Explore the material
1 – Rewrite the paragraph beginning "The cabinets are on" from the coral cabinet text as a short bulleted list that keeps its main facts.
2 – Write out the part of the coral cabinet text that opens with the words containing "This week’s cabinet" and closes with "the delish details.", word for word.

Exercise text
___

This week’s cabinet is from the Boston Museum of Fine Arts. I had the distinct pleasure of viewing these exquisite red coral specimens first hand, a previous story from The Burlington had keyed me to their history and craftsmanship. The footnotes to the article hold all the delish details.
The cabinets are on “Anonymous Loan” and grace a special display room called The Cabinet of Curiosities. Constructed from a wide variety of exotic and precious materials such as Florentine hard stone panels, tortoise shell and silver. The red coral; a specialty of the craftsmen in Trapani, a Sicilian fishing port; believed to ward off evil, accent a majority of the surface with intricate carvings fastened with wire. The front panels depict animals gathering around the mythical Orpheus, charming them with soothing music. The fronts of each individual drawers depict domestic, wild, and mythical creatures. The coral additionally has a part in mythology through Ovid: Metamorphoses IV, 741, describing Perseus beheading the Gorgon Medusa. Where her head fell on seaweed, thus rendering the branches to coral, while sea nymphs scattered drops of her blood into the sea.

___

Spatial grounding data

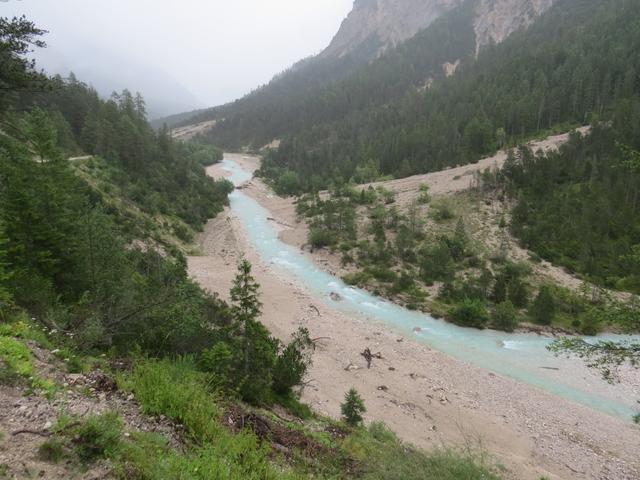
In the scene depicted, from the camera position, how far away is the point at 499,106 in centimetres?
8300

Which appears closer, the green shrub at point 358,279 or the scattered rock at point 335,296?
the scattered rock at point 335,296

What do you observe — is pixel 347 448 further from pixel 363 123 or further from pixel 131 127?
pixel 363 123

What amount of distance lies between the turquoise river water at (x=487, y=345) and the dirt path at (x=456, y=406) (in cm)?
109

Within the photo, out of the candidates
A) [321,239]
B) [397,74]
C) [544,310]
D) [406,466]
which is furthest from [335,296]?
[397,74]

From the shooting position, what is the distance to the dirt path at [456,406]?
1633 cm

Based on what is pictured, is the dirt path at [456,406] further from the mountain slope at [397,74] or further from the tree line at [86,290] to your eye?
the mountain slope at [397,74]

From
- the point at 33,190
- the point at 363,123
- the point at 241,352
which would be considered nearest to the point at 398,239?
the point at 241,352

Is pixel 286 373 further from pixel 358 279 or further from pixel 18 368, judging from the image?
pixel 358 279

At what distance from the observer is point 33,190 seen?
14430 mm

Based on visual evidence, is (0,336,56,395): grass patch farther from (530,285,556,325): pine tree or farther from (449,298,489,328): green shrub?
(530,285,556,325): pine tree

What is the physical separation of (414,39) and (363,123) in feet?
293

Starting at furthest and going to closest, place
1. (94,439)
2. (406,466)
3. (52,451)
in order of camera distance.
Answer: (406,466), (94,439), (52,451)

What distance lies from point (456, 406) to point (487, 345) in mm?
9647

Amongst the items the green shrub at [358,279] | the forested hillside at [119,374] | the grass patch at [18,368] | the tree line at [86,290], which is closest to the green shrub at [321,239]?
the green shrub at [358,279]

___

Problem solutions
1 –
- The cabinets are on "Anonymous Loan" and are shown in a special display room called The Cabinet of Curiosities.
- They are made from exotic and precious materials, including Florentine hard stone panels, tortoise shell and silver.
- Red coral, a specialty of craftsmen in the Sicilian fishing port of Trapani, was believed to ward off evil. It covers most of the surface in intricate carvings fastened with wire.
- The front panels show animals gathered around the mythical Orpheus, who charms them with soothing music.
- Each drawer front shows domestic, wild and mythical creatures.
- In Ovid's Metamorphoses IV, 741, Perseus beheads the Gorgon Medusa. Where her head fell on seaweed, the branches turned to coral, and sea nymphs scattered drops of her blood into the sea.

2 –
This week’s cabinet is from the Boston Museum of Fine Arts. I had the distinct pleasure of viewing these exquisite red coral specimens first hand, a previous story from The Burlington had keyed me to their history and craftsmanship. The footnotes to the article hold all the delish details.